Development of a MALDI-TOF MS model for differentiating haemorrhagic septicaemia-causing strains of Pasteurella multocida from other capsular groups

Authors: MADDOCK, KELLI - North Dakota State University; STENGER, BRIANNA - North Dakota State University; ROBERTS, JILL - University Of South Florida; Wynn, Emily; Clawson, Michael - Mike; LOY, JOHN - University Of Nebraska

Submitted to: Journal of Microbiological Methods
Publication Type: Peer Reviewed Journal
Publication Acceptance Date: 11/1/2024
Publication Date: 11/2/2024
Citation: Maddock, K., Stenger, B.L., Roberts, J.C., Wynn, E.L., Clawson, M.L., Loy, J.D. 2024. Development of a MALDI-TOF MS model for differentiating haemorrhagic septicaemia-causing strains of Pasteurella multocida from other capsular groups. Journal of Microbiological Methods. 227. Article 107067. https://doi.org/10.1016/j.mimet.2024.107067.
DOI: https://doi.org/10.1016/j.mimet.2024.107067

Interpretive Summary: Pasteurella multocida is an opportunistic bacterial pathogen that causes disease in birds, mammals, and reptiles. There are many different strain types of P. multocida that vary by the range of animals they typically infect and the severity of disease they can cause. In cattle, several strain types cause bovine respiratory disease (BRD), which is a world-wide animal health, well-being, and economic concern. Other types cause hemorrhagic septicemia (HS), a fast moving and often deadly disease that affects cattle and water buffalo primarily in Africa, Asia, the Middle East, and Southern Europe. HS is considered a foreign animal disease in the United States as cases have not been detected within its borders for over thirty years. An ability to quickly detect HS-causing P. multocida strains is part of a vital strategy to prevent the reemergence of HS in the U.S., as well as controlling outbreaks within endemic areas of the world. Additionally, detection of P. multocida strains causing BRD can lead to early interventions and more effective treatments. In this study, a test was developed to distinguish BRD and HS causing P. multocida strain types using matrix assisted laser desorption ionization time-of-flight mass spectrometry (MALDI-TOF MS). This method involves excitation of biological molecules of the bacteria with a laser, which creates unique and diagnostic patterns that are like a fingerprint. Importantly, MALDI-TOF MS is commonly used in veterinary diagnostic labs, thus, the test can be easily integrated into national and international diagnostic and surveillance programs that detect pathogens of veterinary importance. This could facilitate rapid detection and timely responses to HS and BRD outbreaks that occur in the U.S. or elsewhere in the world.
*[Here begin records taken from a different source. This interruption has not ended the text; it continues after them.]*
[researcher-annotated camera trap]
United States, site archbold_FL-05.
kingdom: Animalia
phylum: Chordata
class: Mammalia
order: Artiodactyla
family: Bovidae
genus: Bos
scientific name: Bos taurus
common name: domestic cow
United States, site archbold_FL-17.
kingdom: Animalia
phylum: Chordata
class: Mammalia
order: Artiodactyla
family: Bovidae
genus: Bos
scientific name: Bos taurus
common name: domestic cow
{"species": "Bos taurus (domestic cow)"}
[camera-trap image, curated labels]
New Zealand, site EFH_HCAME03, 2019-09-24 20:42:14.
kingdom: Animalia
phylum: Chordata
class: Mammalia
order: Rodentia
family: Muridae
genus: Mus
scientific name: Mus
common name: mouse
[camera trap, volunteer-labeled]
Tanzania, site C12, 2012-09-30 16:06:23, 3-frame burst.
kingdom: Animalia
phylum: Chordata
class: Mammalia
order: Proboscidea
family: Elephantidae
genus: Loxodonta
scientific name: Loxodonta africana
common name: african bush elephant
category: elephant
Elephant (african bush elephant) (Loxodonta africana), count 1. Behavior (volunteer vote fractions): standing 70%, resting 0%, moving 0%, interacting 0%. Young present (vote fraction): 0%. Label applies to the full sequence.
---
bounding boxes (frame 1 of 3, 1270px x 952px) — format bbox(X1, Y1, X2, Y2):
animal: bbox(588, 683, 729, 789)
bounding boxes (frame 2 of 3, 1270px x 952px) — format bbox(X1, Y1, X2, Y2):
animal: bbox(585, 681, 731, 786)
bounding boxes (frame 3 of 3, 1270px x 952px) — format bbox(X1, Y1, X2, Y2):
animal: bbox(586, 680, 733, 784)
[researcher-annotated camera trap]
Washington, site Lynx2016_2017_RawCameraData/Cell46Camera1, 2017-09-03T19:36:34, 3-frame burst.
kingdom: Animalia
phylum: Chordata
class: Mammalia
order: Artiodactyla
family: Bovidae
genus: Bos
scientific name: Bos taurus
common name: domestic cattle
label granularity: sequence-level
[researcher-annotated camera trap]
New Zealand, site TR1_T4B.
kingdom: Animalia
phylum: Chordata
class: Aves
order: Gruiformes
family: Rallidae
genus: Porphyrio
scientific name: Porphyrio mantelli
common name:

Technical Abstract: Pasteurella multocida capsular types A, D, and F cause disease in many animal hosts, including bovine respiratory disease in cattle, which is one of the most globally significant animal diseases. Additionally, P. multocida capsular types B and E cause haemorrhagic septicaemia, a devastating disease primarily of cattle, water buffalo, and bison that develops rapidly with high mortality. Haemorrhagic septicaemia mostly occurs in developing countries and has potential to emerge elsewhere in the world. The diagnosis of haemorrhagic septicaemia currently requires recognition of compatible gross or histologic lesions and serotyping or molecular characterization of strains. In this study, we performed genomic characterization of 84 P. multocida strains, which were then used to develop and validate a matrix assisted laser desorption ionization time-of-flight mass spectrometry (MALDI-TOF MS) biomarker-based method for differentiating non-haemorrhagic septicaemia strains of P. multocida from haemorrhagic septicaemia-causing strains. Haemorrhagic septicaemia strain types B:2,5, E:2,5, and B:3,4 were used to maximize diversity. Three automated classification models were generated and then used to develop an assisted model, which utilized two peaks (6419 and 7729 m/z) to accurately differentiate non-haemorrhagic septicaemia-causing strains from haemorrhagic septicaemia-causing strains of P. multocida. The assisted model performed with 98.2 % accuracy for non-haemorrhagic septicaemia strains, 100 % accuracy for classic B:2,5 and E:2,5 strains, and 84.4 % accuracy for combined haemorrhagic septicaemia-causing strains (B:2,5, E:2,5, andB:3,4) with an overall accuracy of 96.9 %. Our results suggest that MALDI-TOF MS may be used to routinely screen P. multocida isolated from diagnostic cases for initial identification of haemorrhagic septicaemia-causing strains, and to determine whether additional characterizations are warranted.